On March 26, 2014, Peter Sung Ohr, the National Labor Relations Board’s (“NLRB”) Regional Director in Chicago, ruled that football players at Northwestern University were properly classified as employees of the University and, therefore, had the right to unionize.  This decision immediately received national attention, as colleges and universities scrambled to determine the potential effects of allowing student-athletes to attempt to unionize.  The decision is being watched closely by almost all private colleges and universities across the country (public universities are unlikely to fall within the scope of the decision as currently stated).

Proponents of the unionization of college athletes seek to obtain medical insurance coverage for injured athletes and to prevent colleges and universities from being able to revoke a student’s scholarship if he/she is injured while competing on behalf of the college or university.  It is possible that unionization may also lead to college athletes receiving some level of compensation beyond room and board typically associated with a scholarship.  Opponents of unionization claim that this will drive up college costs further and could lead to a restriction on athletic programs and/or scholarships.

#### TASK OBJECTIVE
Can you reproduce the passage on the Northwestern football ruling word for word, from "On March 26, 2014, Peter" to "as currently stated)."? The rows that come next are separate material with no tie to the text about the Northwestern ruling.

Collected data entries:

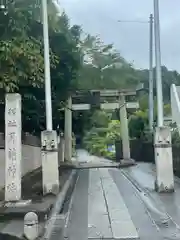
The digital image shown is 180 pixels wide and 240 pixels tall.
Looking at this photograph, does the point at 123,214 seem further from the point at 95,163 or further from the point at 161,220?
the point at 95,163

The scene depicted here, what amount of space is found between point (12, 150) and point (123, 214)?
3.54m

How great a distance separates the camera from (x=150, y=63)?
3184 cm

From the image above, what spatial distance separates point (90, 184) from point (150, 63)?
633 inches

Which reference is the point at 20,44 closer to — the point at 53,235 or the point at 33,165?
the point at 53,235

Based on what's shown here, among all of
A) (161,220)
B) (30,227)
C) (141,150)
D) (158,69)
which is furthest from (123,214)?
(141,150)

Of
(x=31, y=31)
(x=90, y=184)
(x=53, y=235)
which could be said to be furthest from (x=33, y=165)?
(x=53, y=235)

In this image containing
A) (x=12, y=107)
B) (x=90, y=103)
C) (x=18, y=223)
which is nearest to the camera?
(x=18, y=223)

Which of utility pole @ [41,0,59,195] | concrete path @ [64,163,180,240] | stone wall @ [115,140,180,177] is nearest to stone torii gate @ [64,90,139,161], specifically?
stone wall @ [115,140,180,177]

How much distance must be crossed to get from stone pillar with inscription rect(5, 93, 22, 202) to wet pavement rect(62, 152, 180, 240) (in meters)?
1.67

#### ANSWER FOR THE TASK
On March 26, 2014, Peter Sung Ohr, the National Labor Relations Board’s (“NLRB”) Regional Director in Chicago, ruled that football players at Northwestern University were properly classified as employees of the University and, therefore, had the right to unionize.  This decision immediately received national attention, as colleges and universities scrambled to determine the potential effects of allowing student-athletes to attempt to unionize.  The decision is being watched closely by almost all private colleges and universities across the country (public universities are unlikely to fall within the scope of the decision as currently stated).